In May, Billy Williams, the U.S. attorney for Oregon, released a memo outlining his major priorities in the wake of Attorney General Jeff Sessions’ rescission of the Cole Memo. Those priorities include reducing overproduction and interstate trafficking, protecting children and public safety, combating organized crime and fighting environmental degradation.
Across the country, adult-use and medical states face shortages or substandard product, or contemplate creating entire production industries from scratch. Meanwhile, in Oregon, literally tons of the best cannabis in the world, produced far cheaper and more sustainably, will rot in storage while thousands of jobs and hundreds of local businesses disappear.
Allowing the market to efficiently allocate resources and product among legal states would quickly and significantly reduce the size of the illicit market on the West Coast, and nationally, by eliminating diversion and incentivizing licensure among illicit producers.

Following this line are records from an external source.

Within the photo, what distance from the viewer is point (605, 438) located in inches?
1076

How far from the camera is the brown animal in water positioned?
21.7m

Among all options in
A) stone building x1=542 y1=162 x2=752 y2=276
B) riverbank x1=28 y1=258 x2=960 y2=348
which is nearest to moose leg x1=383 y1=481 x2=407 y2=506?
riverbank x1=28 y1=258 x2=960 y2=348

While Congress lurches toward the inevitable descheduling, which could still take at least three to six years, it should immediately protect licensed interstate transfers. It would be the single most effective thing Congress could do to reduce the scope of the illicit market nationally. But of course, if we had waited for Congress to act, we would have neither a medical nor adult-use cannabis industry today.
In the meantime, states need to take the lead.
In 2019, the Oregon Legislature will consider a bill that would make it legal, under state law, to approve licensed, out-of-state transfers of cannabis. This is only a first step; at least one other state with a new or existing legal regime would need to do the same.
While that is happening, U.S. attorneys have an opportunity to take leadership by announcing that licensed transfers between legal states will be a low priority for enforcement. This will not make the transfers legal under federal law, but it will encourage states to explore the issue and give the industry the same kind of breathing room that allowed the early medical industry to flourish.
Maintaining separate cannabis industries in each legal state is neither normal nor efficient. It is, instead, a manifestation of the market distortions imposed by a prohibitionist policy that is no longer reality in much of the country and that is not coming back. The result is expanded illicit markets, environmental degradation and regional economic devastation. Congress should act. But as in all things cannabis, the people are ahead of the politicians, and the states are ahead of the Feds. It is time for the industry, working with their states and their U.S. attorneys, to push for legal transfer of licensed product between legal states. It’s the next step forward, and it will serve the interests of producers, consumers and law enforcement alike.
And for the nation’s premier cannabis growing states, like Oregon and California, it can’t come soon enough.
Adam Smith is the founder and director of the Craft Cannabis Alliance, an Oregon-based nonprofit trade group.